Your task. After locating the line containing "Bar, CA 91789" in the entries below, please write out that line and the rest through the end exactly. Omit pictures.

-- The data follows --

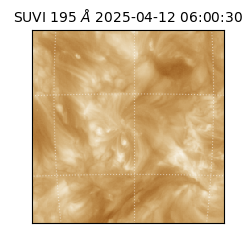 suvi - 2025-04-12T06:00:30.437000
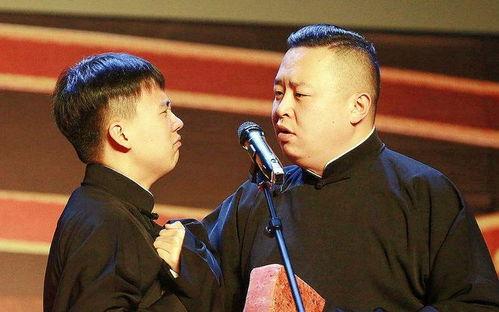 直播爆料阎鹤祥视频下载,精彩瞬间回顾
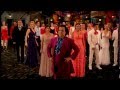 JUAN GABRIEL "PERO QUE NECESIDAD "HD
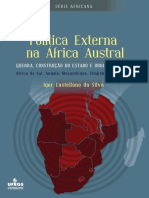 Politica_Externa_na_Africa_Austral_guerr.pdf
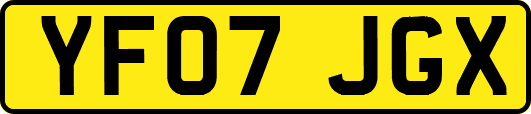 YF07JGX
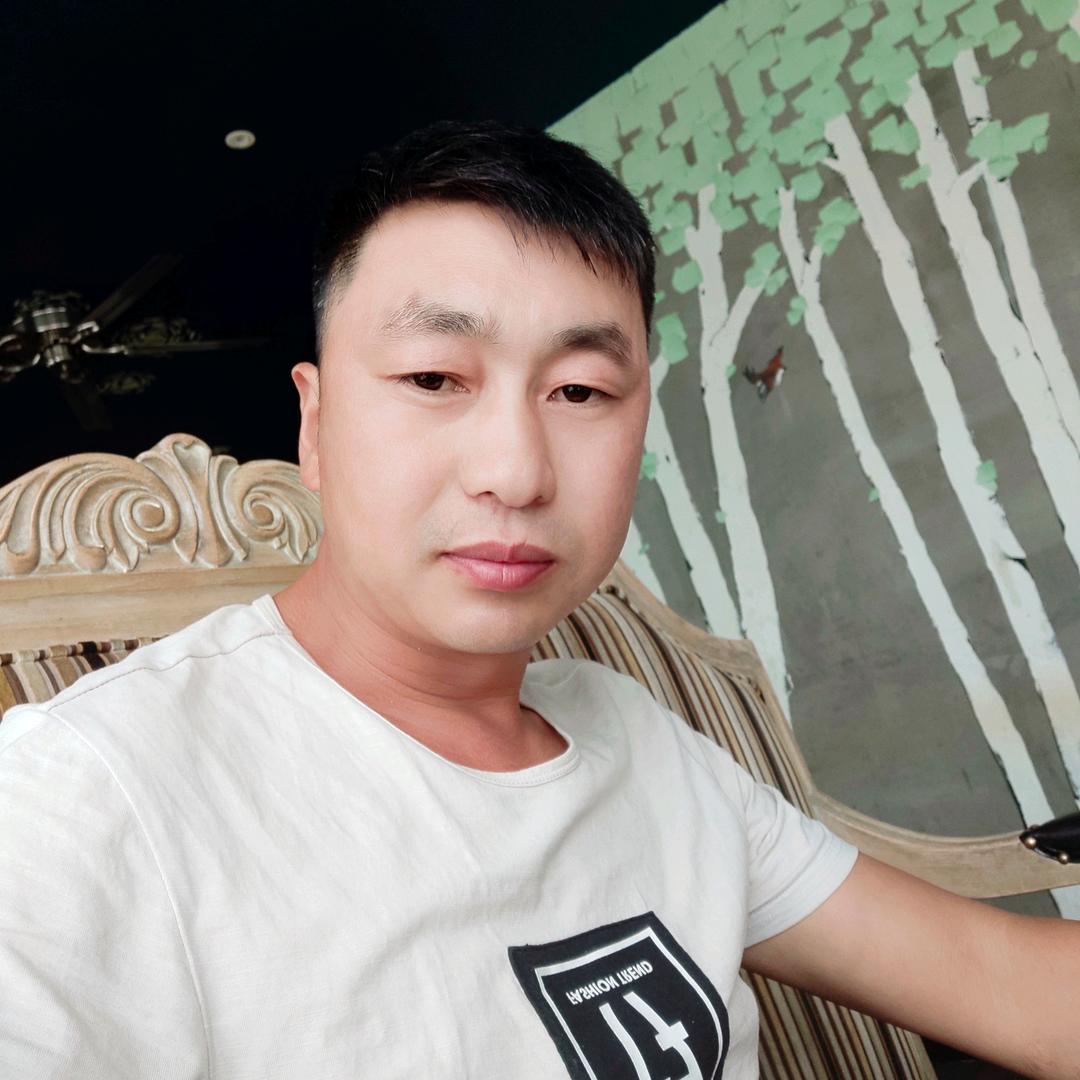 郭良于🇨🇳(单身)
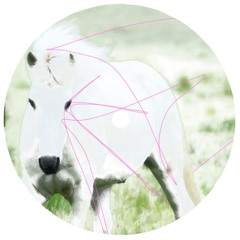 Debra - 11 (Pearls remix)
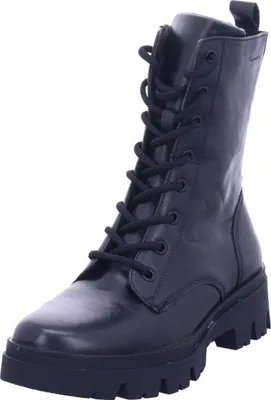 Produktbild von Tamaris Stiefelette Stiefelette Kunstleder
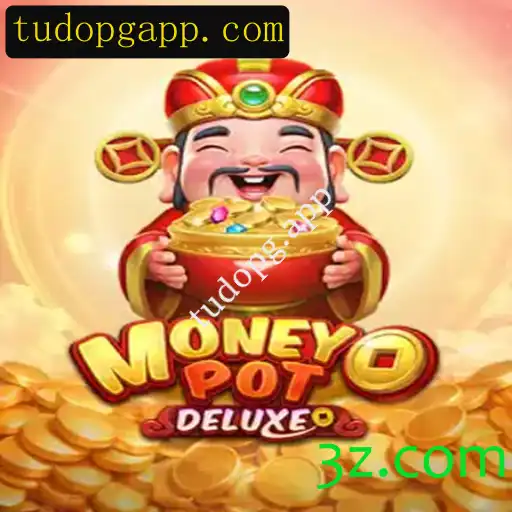Explorando MoneyPotDELUXE: Um Guia Completo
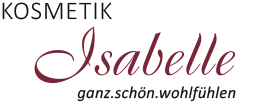 Kosmetik Isabelle Girak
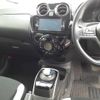 nissan note 2017 -NISSAN--Note HE12-030430---NISSAN--Note HE12-030430- image 11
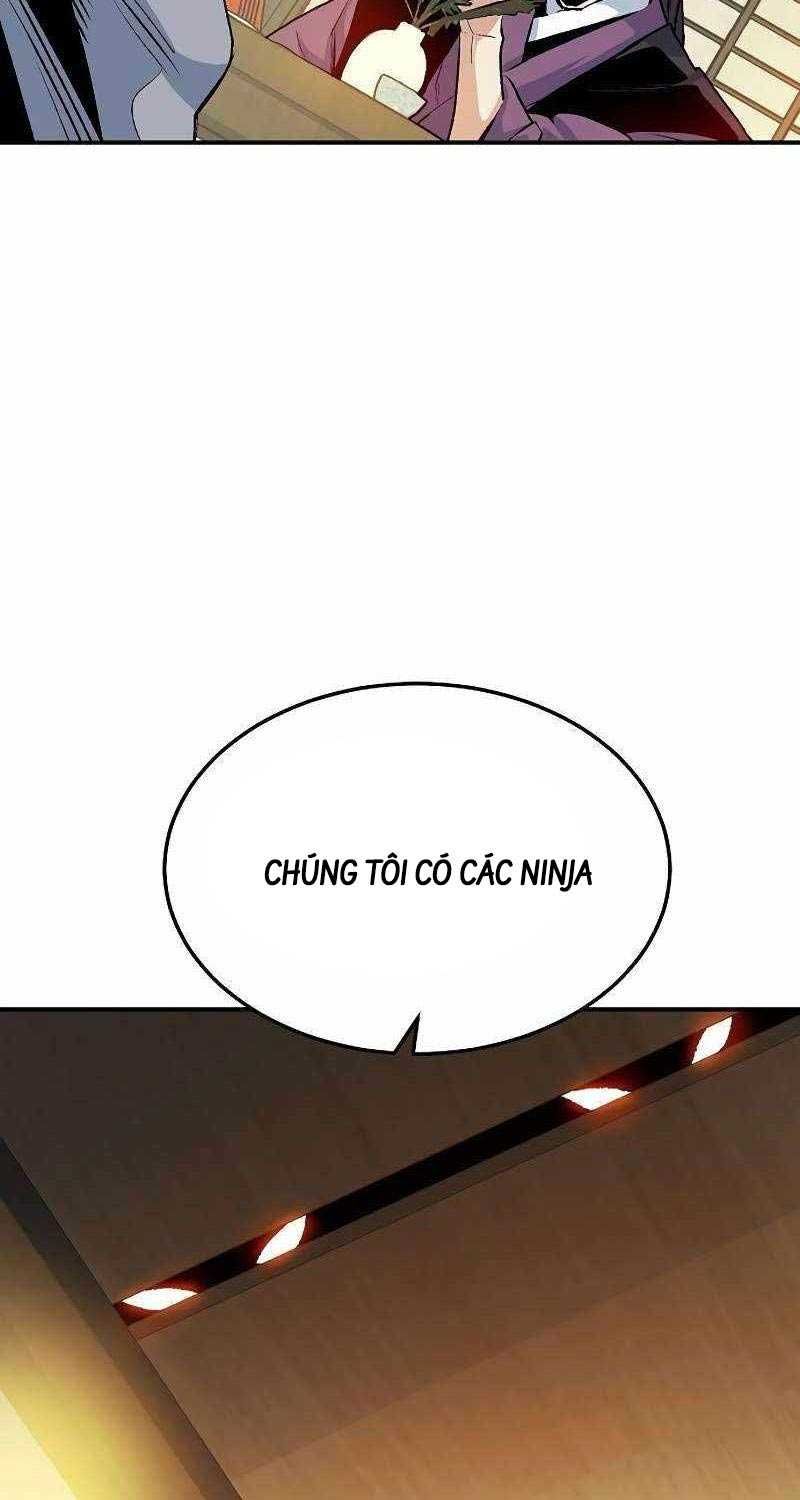 đọc truyện Độc Cô Tử Linh Sư Chương 122 ảnh 18 tại Thiên Thai Truyện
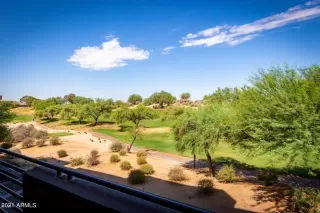 Photo #4: 6254123 Listing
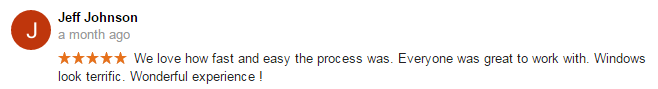review 4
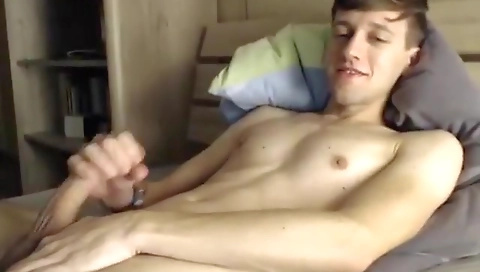 Hotie enjoys her boyfriend files lezley dunge wedd newmaner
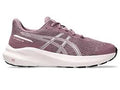 ASICS GT-1000 13 GS - Dusty Mauve/White - Girls'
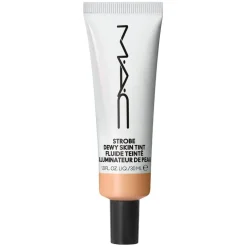 Strobe Dewy Skin Tint Medium 1 30ml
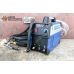 Плазморез Aurora PRO AIRHOLD 42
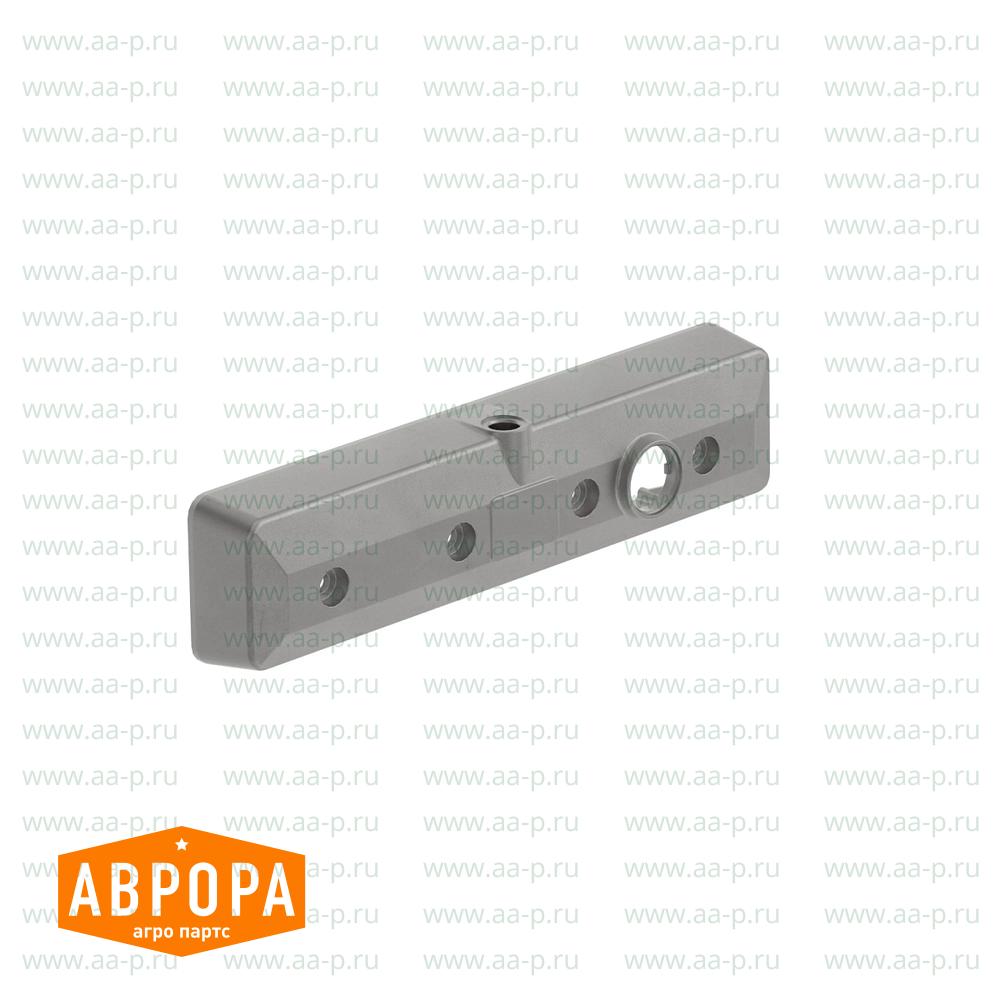 RE70403 КРЫШКА  КЛАПАНА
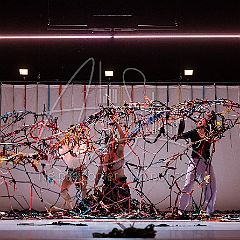 DeLoinSiPrès 20240403 161.jpg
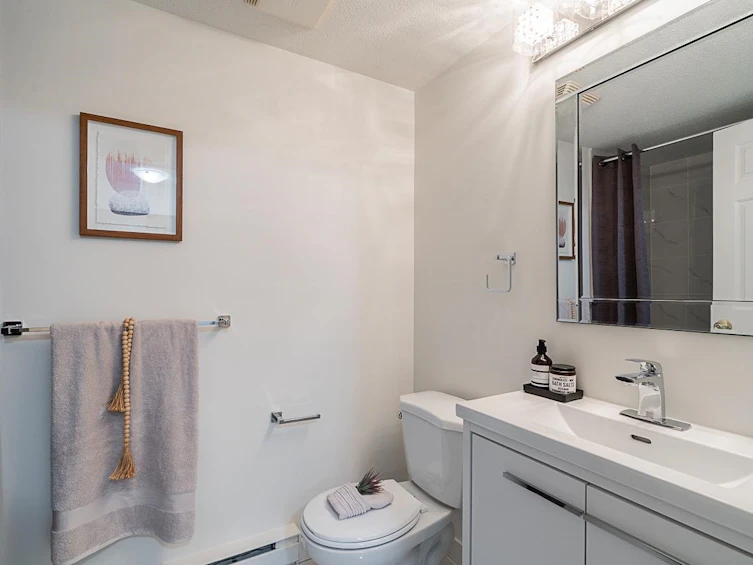 405-5600 Andrews Road, Richmond, BC, V7E 6N1 - 16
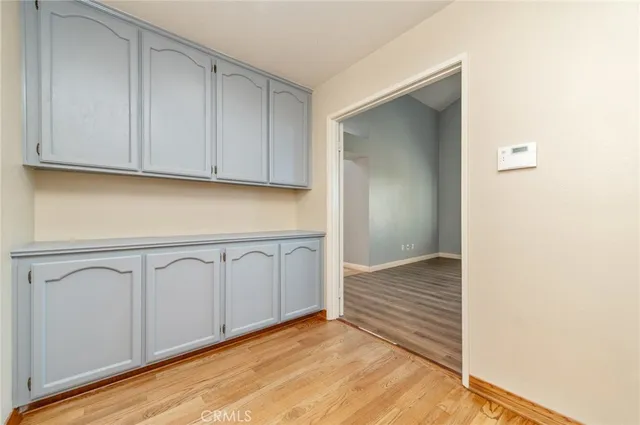 $5,100 | 1363 Willow Bud Drive, Diamond Bar, CA 91789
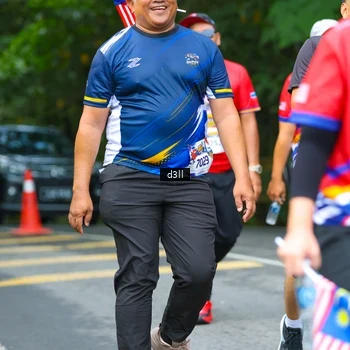 Runner Photo 5995600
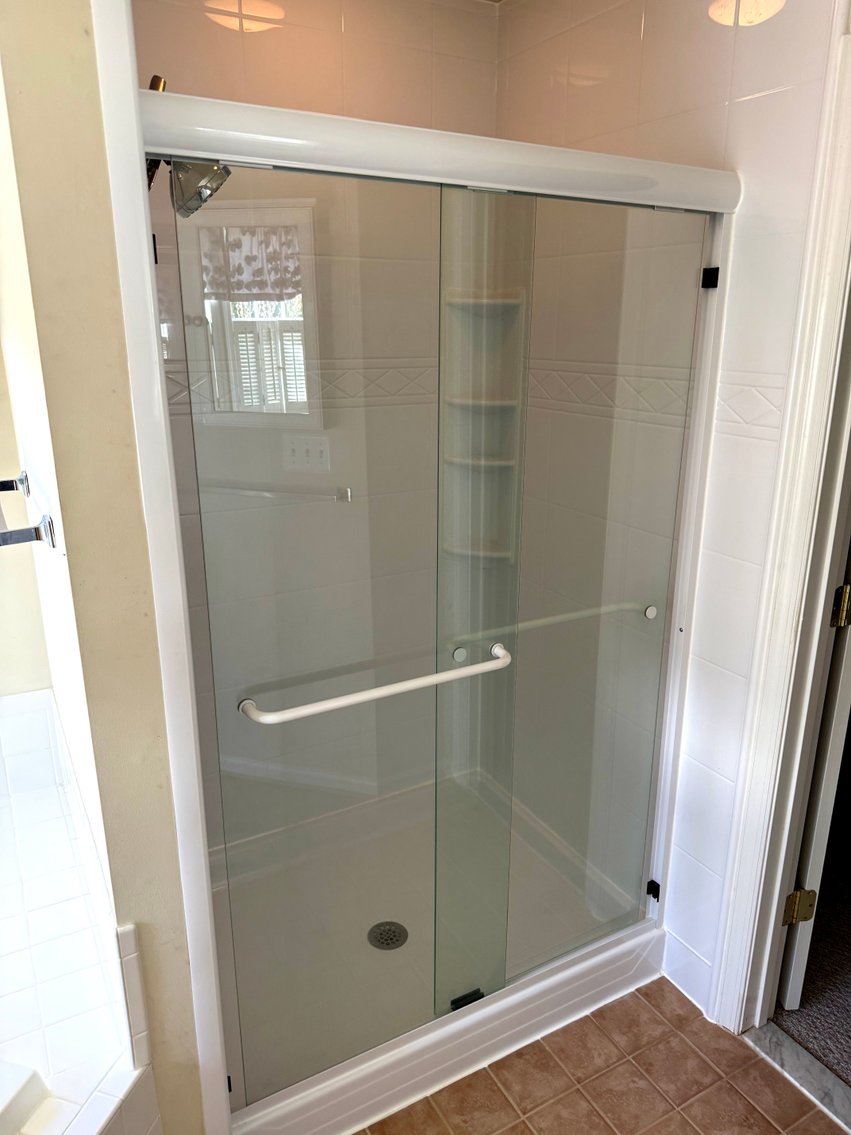 Image for 4 BR/3.5 BA Home on 1.53 +/- Acre Cul-de-Sac Lot in Spruce Hill Estates in Charles Town, WV--SELLING to the HIGHEST BIDDER!!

-- The data concluded --

Result for this task.
 $5,100 | 1363 Willow Bud Drive, Diamond Bar, CA 91789
 Runner Photo 5995600
 Image for 4 BR/3.5 BA Home on 1.53 +/- Acre Cul-de-Sac Lot in Spruce Hill Estates in Charles Town, WV--SELLING to the HIGHEST BIDDER!!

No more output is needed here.